>> start

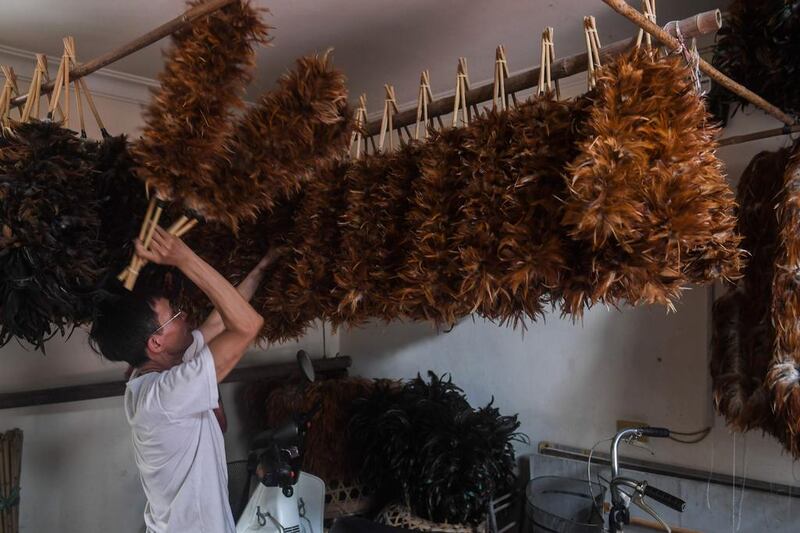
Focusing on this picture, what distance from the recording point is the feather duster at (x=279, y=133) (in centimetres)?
95

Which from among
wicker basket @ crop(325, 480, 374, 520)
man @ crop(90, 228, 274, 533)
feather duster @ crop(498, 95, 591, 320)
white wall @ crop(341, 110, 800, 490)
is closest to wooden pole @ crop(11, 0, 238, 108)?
man @ crop(90, 228, 274, 533)

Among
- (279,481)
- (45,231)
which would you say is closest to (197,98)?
(45,231)

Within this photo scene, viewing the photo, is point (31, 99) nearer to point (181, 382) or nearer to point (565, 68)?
point (181, 382)

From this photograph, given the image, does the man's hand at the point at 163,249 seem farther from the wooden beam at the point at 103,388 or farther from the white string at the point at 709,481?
the white string at the point at 709,481

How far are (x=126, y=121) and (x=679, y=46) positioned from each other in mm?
1959

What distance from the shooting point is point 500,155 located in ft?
2.78

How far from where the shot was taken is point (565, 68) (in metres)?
0.97

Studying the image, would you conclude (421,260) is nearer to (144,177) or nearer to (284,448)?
(144,177)


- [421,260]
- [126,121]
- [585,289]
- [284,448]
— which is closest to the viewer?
[585,289]

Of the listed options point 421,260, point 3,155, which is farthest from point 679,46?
point 3,155

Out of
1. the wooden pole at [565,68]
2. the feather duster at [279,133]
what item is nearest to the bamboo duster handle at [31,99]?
the feather duster at [279,133]

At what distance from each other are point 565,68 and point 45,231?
3.14 feet

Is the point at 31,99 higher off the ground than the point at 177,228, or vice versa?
the point at 31,99

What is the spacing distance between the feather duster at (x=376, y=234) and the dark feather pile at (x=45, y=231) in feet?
1.52
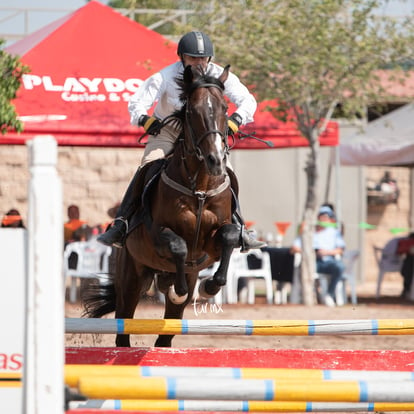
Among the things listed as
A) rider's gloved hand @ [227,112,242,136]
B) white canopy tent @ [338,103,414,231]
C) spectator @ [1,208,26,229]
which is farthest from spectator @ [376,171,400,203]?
rider's gloved hand @ [227,112,242,136]

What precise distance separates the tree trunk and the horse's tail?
6.58m

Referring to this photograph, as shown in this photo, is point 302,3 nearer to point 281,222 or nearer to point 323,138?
point 323,138

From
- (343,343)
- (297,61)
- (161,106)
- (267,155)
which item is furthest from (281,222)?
(161,106)

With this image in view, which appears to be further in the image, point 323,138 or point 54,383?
point 323,138

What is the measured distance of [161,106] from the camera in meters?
5.73

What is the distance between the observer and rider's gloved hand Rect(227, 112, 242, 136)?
521cm

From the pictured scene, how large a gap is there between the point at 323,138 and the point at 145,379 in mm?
8484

>> end

Exercise: Put the lines of the entries into a JSON list of strings, one string per line, starting at the line containing "What is the distance" and ending at the end of the entries. Skip blank lines.

Correct response:
[
  "What is the distance between the observer and rider's gloved hand Rect(227, 112, 242, 136)?",
  "521cm",
  "From the pictured scene, how large a gap is there between the point at 323,138 and the point at 145,379 in mm?",
  "8484"
]